# INFORMATION SHOWN
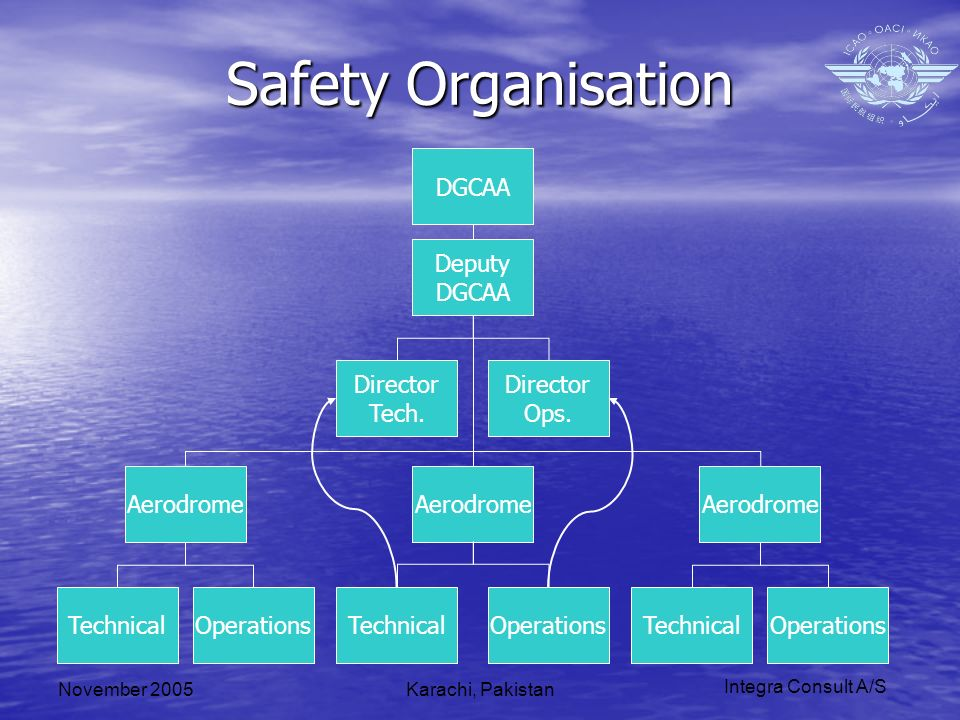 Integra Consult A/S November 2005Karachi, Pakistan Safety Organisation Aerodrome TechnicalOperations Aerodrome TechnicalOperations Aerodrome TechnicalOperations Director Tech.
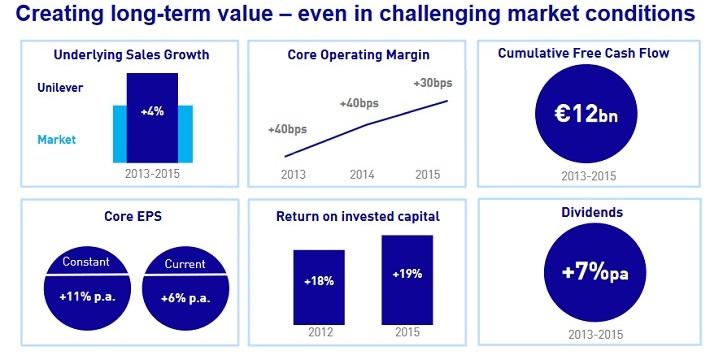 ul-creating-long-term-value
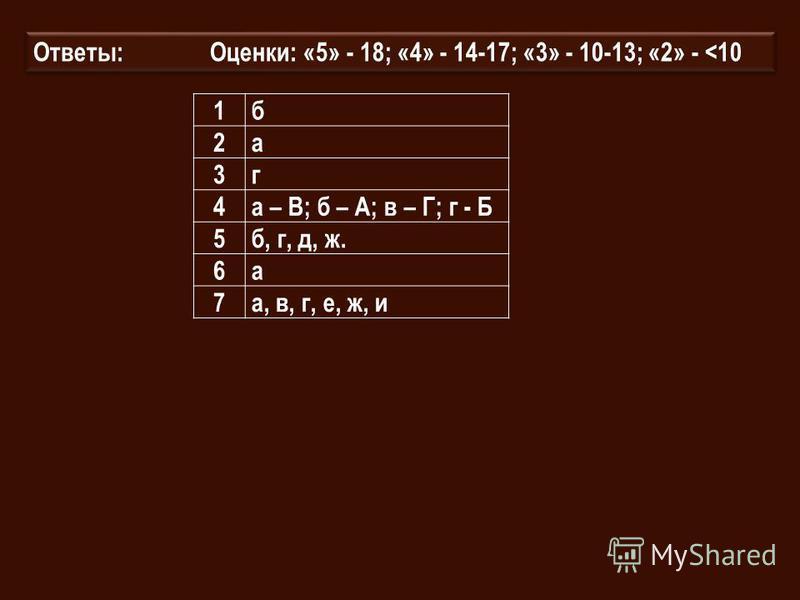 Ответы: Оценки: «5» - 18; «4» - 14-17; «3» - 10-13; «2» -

# WHAT NEEDS TO BE DONE
Your reply should hold exactly the lines from the line containing "ul-creating-long-term-value" through the final line of the listing, and none of the pictures.

# OUTPUT OF THE EXERCISE
 ul-creating-long-term-value
 Ответы: Оценки: «5» - 18; «4» - 14-17; «3» - 10-13; «2» -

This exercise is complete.